While she was out in the kitchen assembling a cold Sunday supper, the couple came down, and tapped at the door, first the wife and then the husband: the WC was an outside one, across the yard from the back door, and they had to pass through the kitchen to get to it. They came grimacing with apology; Frances apologised, too. She supposed that the arrangement was as inconvenient to them as it was to her. But with each encounter, her confidence wobbled a little more. Even the fifty-eight shillings in her pocket began to lose their magic power; it was dawning on her just how thoroughly she would have to earn them. She simply hadn’t prepared herself for the oddness of the sound and the sight of the couple going about from room to room as if the rooms belonged to them. When Mr Barber, for example, headed back upstairs after his visit to the yard, she heard him pause in the hall. Wondering what could be delaying him, she ventured a look along the passage, and saw him gazing at the pictures on the walls like a man in a gallery. Leaning in for a better look at a steel engraving of Ripon Cathedral he put his fingers to his pocket and brought out a matchstick, with which he began idly picking his teeth.

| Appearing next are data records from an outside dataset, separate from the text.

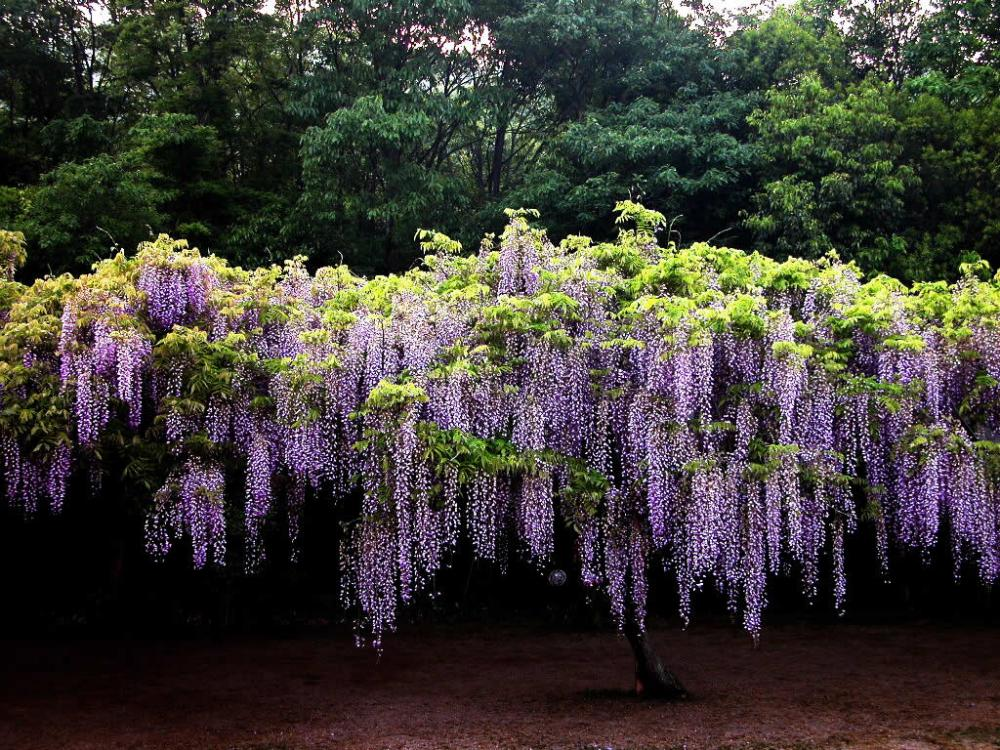 Everything To Know About Wisteria Lilygrass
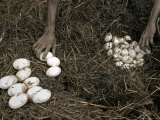 Aborigines Gathering Eggs from a Saltwater Crocodile Nest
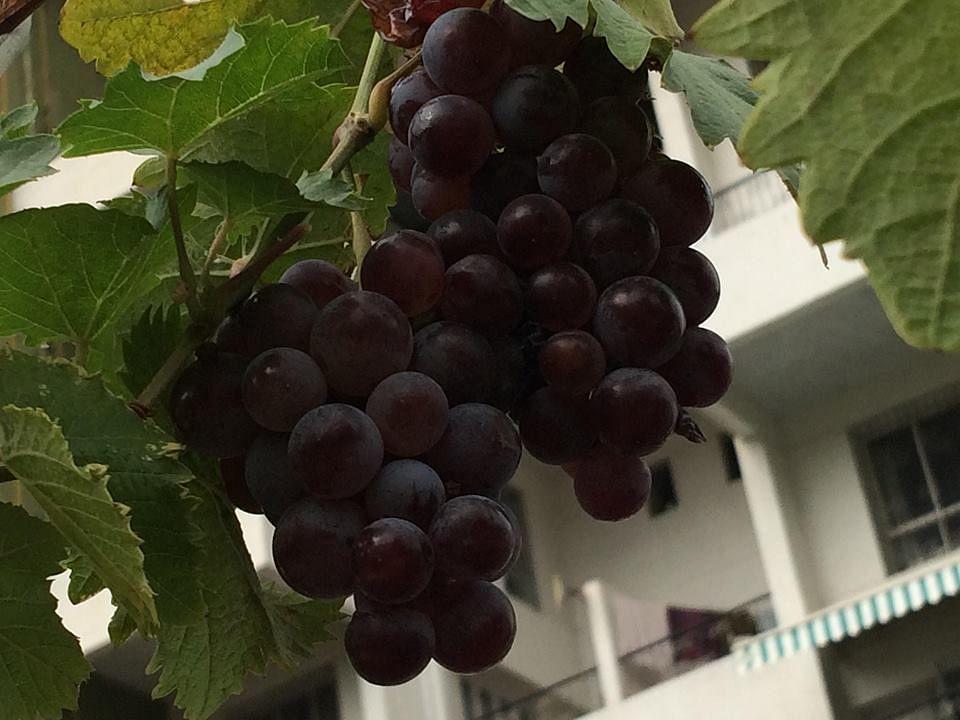 Pune-organic-farming-sujata naphade- final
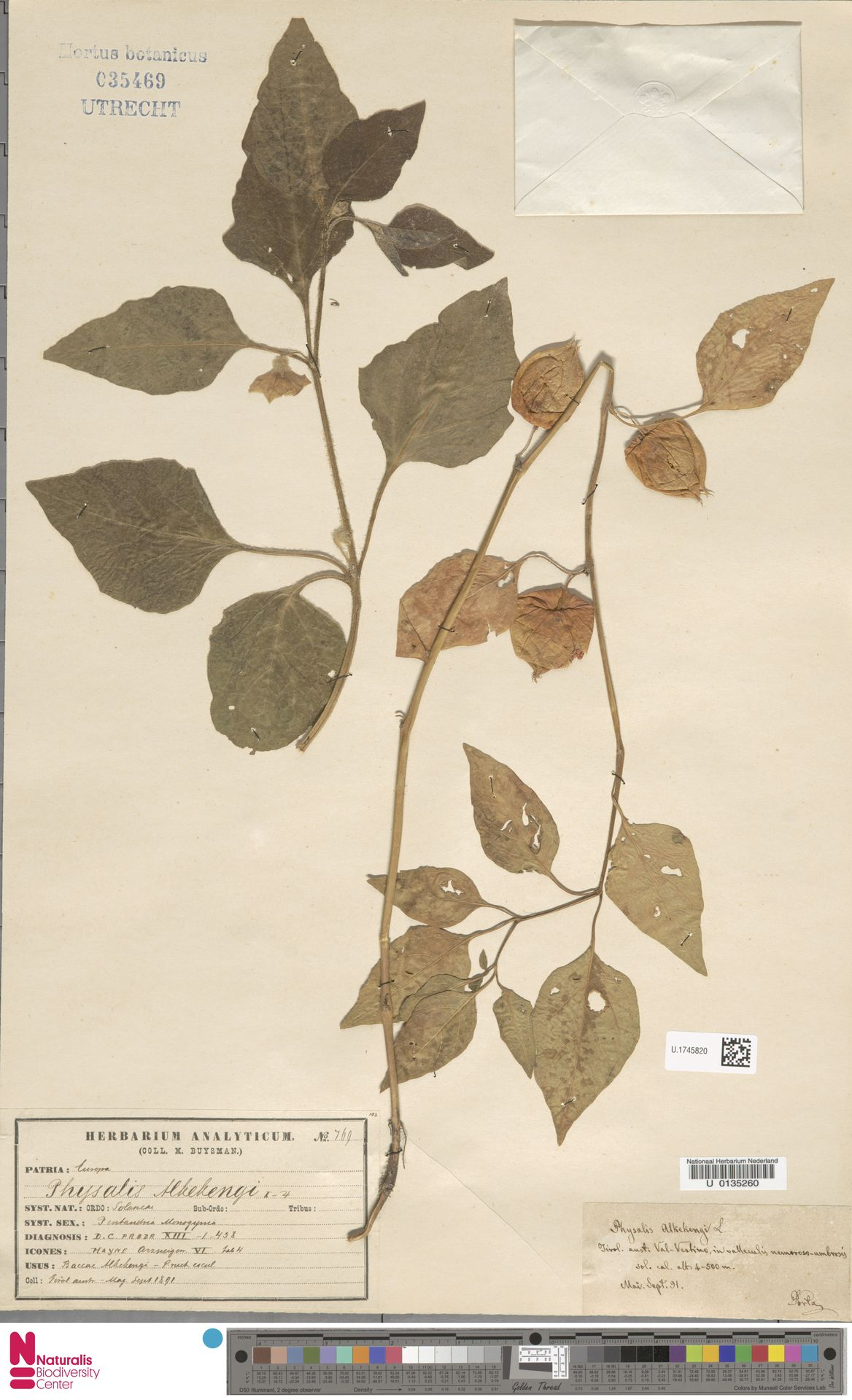 U.1745820 | Physalis alkekengi L.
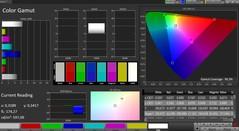 CalMAN color space (profile: Natural; color space: sRGB)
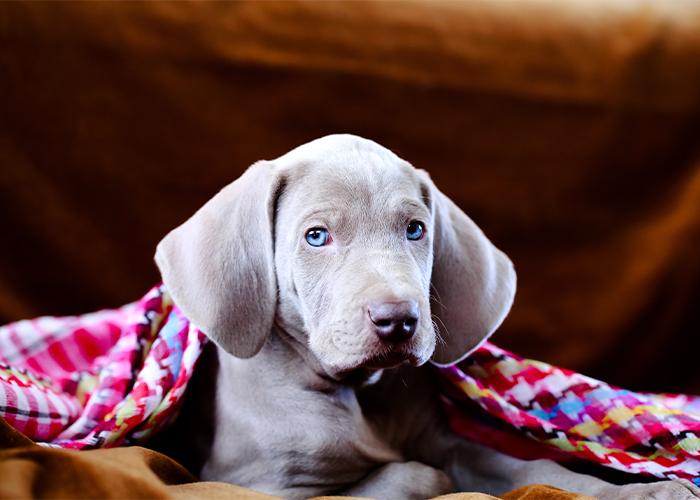 weimaraner puppy onder een roze deken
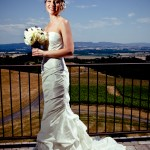Bride overlooking vineyard - SJ Harmon Photography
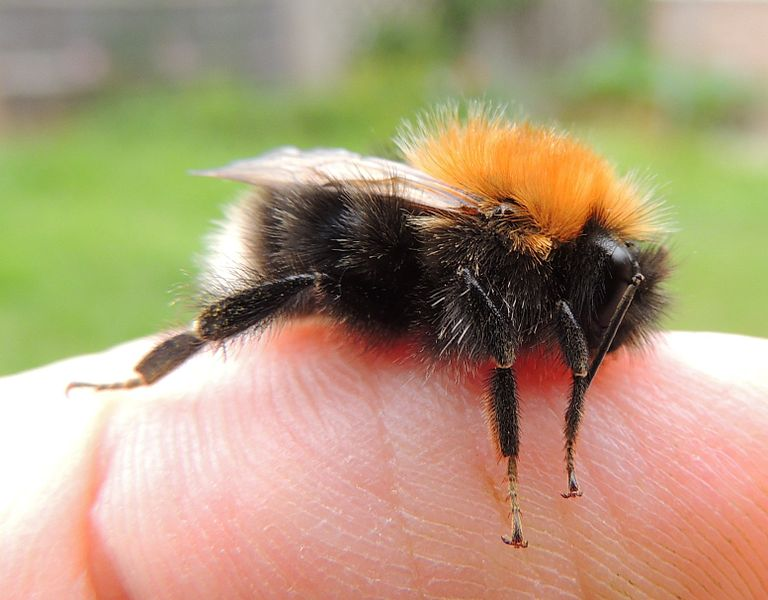 768px-Male_bumblebee_(Bombus_hypnorum)_on_a_finger,_Sandy,_Bedfordshire_(9201092401)
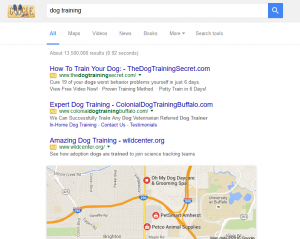 importance of getting indexed by google for your dog training business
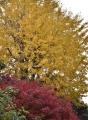19イチョウの黄葉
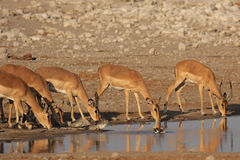 Black-faced Impalas Stock Photography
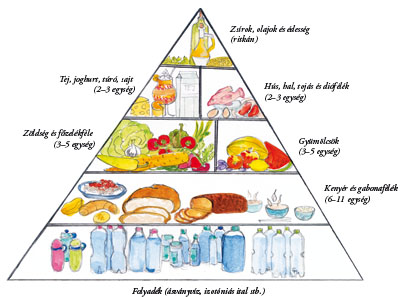 táplálék magas vérnyomás esetén 2 fok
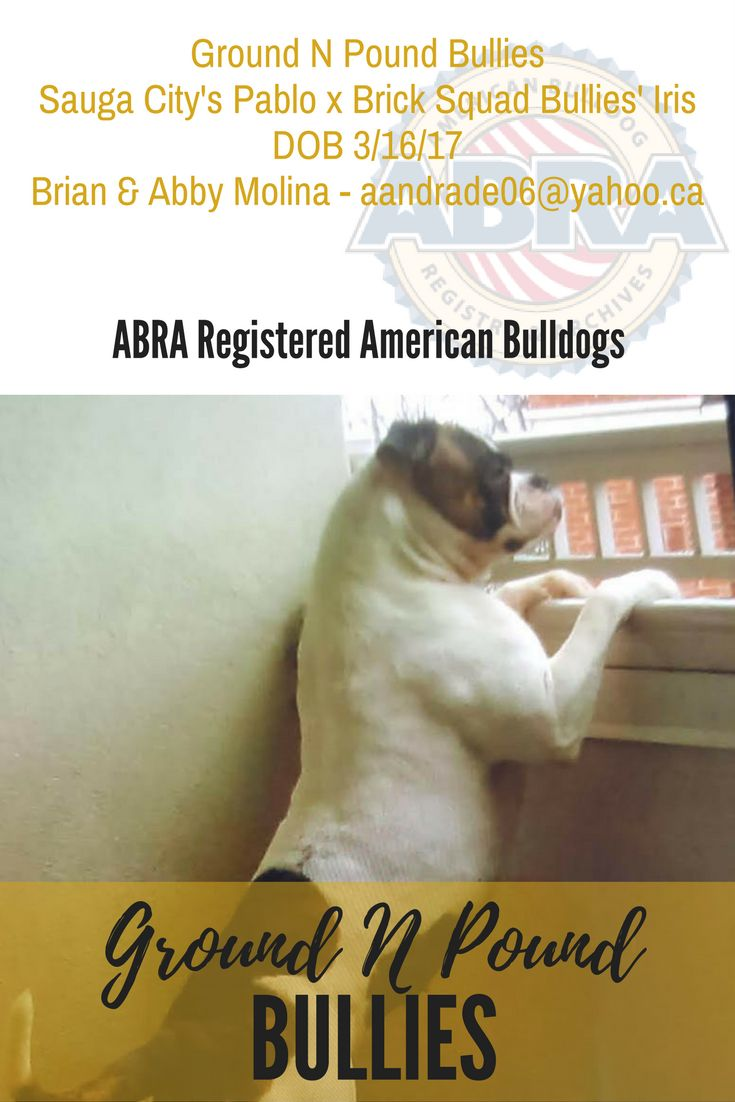American Bulldog Puppies in Toronto, Ontario, Canada  Congratulations Brian & Abby!  Ground N Pound Bullies Sauga City's Pablo x Brick Squad Bullies' Iris DOB 3/16/17 Brian & Abby Molina - aandrade06@yahoo.ca  www.abra1st.com/puppies-for-sale/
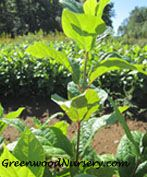 Carolina Allspice | Calycanthus floridus by GreenwoodNursery.com Strawberry Bush, Fast Growing Plants, Flowering Shrubs, Bloom, Amazing, Garden, Ideas, Flowering Bushes, Garten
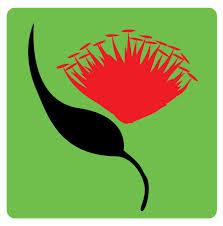 ANZSEE logo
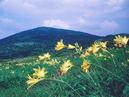 Mt. Moriyoshi_1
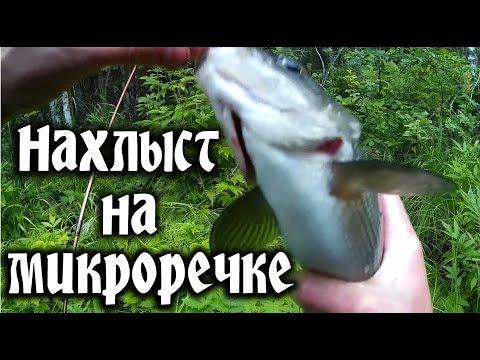 видео: Нахлыст хариус.  Рыбалка в Карелии. Grayling fly fishing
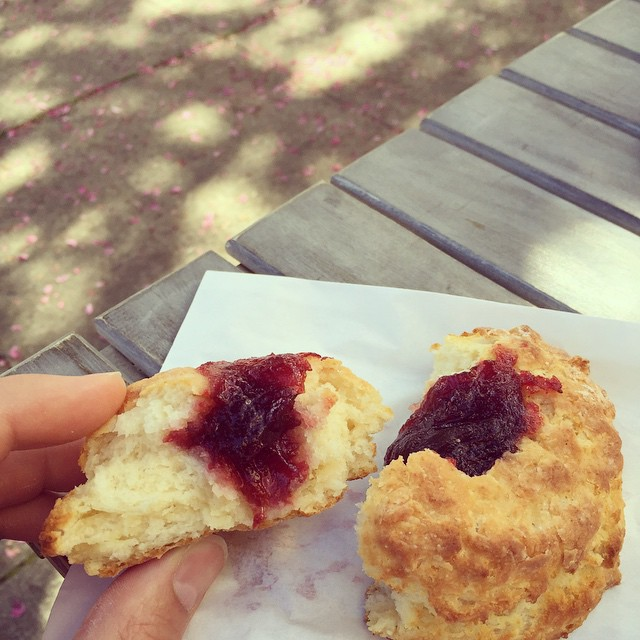 Jam filled biscuits made with enough butter to clog any artery. 🙏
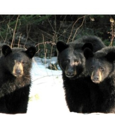 The Three Bears Investments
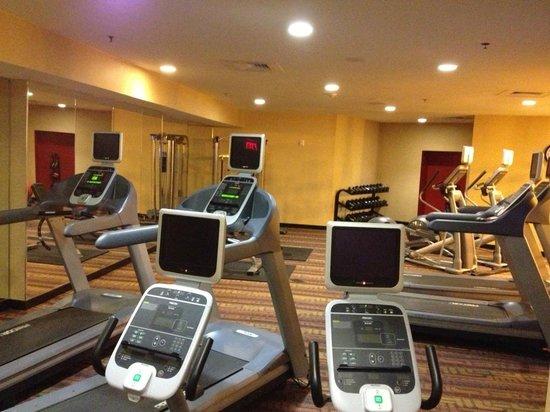 Hilton Garden Inn San Antonio Airport South: Gym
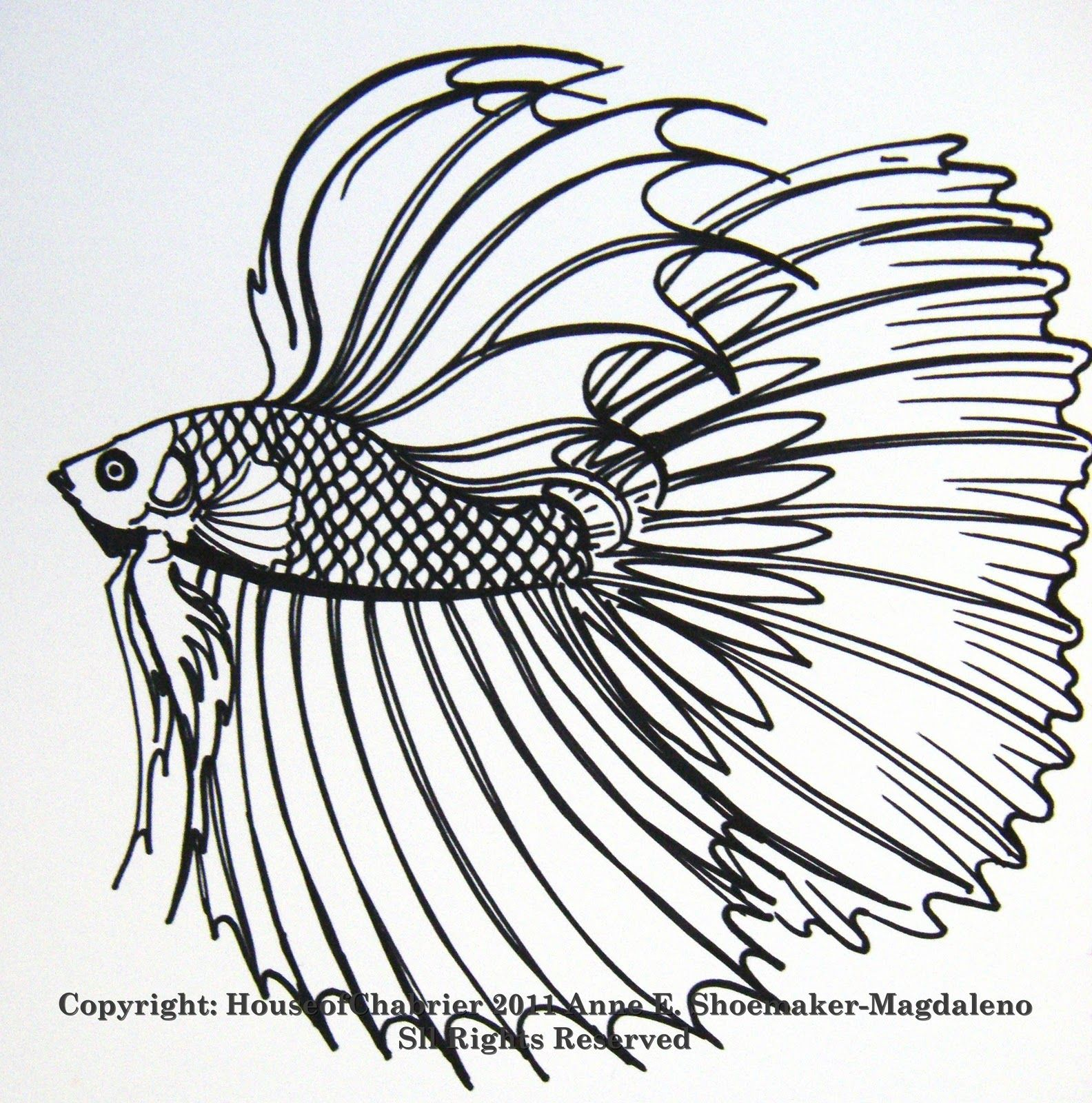1584x1600 Betta Coloring Pages Here Are Some Of My Line Fish Drawings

She didn’t mention any of this to her mother. The two of them kept brightly to their evening routine, playing a couple of games of backgammon once supper had been eaten, taking a cup of watery cocoa at a quarter to ten, then starting on the round of chores – the gatherings, the turnings-down, the cushion-plumpings and the lockings-up – with which they eased their way to bed.
Frances’s mother said good night first. Frances herself spent some time in the kitchen, tidying, seeing to the stove. She visited the WC, she laid the table for breakfast; she took the milk-can out to the front garden, put it to hang beside the gate. But when she had returned to the house and was lowering the gas in the hall she noticed a light still shining under her mother’s door. And though she wasn’t in the habit of calling in on her mother after she had gone to bed, somehow, tonight, that bar of light beckoned. She went across to it, and tapped.
‘May I come in?’
Her mother was sitting up in bed, her hair unpinned and put into plaits. The plaits hung down like fraying ropes: until the War her hair had been brown, as pure a brown as Frances’s, but it had faded in the past few years, growing coarser in the process, and now, at fifty-five, she had the white head of an old lady; only her brows remained dark and decided above her handsome hazel eyes. She had a book in her lap, a little railway thing called Puzzles and Conundrums: she had been trying out answers to an acrostic.
She let the book sink when Frances appeared, and gazed at her over the lenses of her reading-glasses.
‘Everything all right, Frances?’
‘Yes. Just thought I’d look in. Go on with your puzzle, though.’
‘Oh, it’s only a nonsense to help me off to sleep.’
But she peered at the page again, and an answer must have come to her: she tried out the word, her lips moving along with her pencil. The unoccupied half of bed beside her was flat as an ironing-board. Frances kicked off her slippers, climbed on to it, and lay back with her hands behind her head.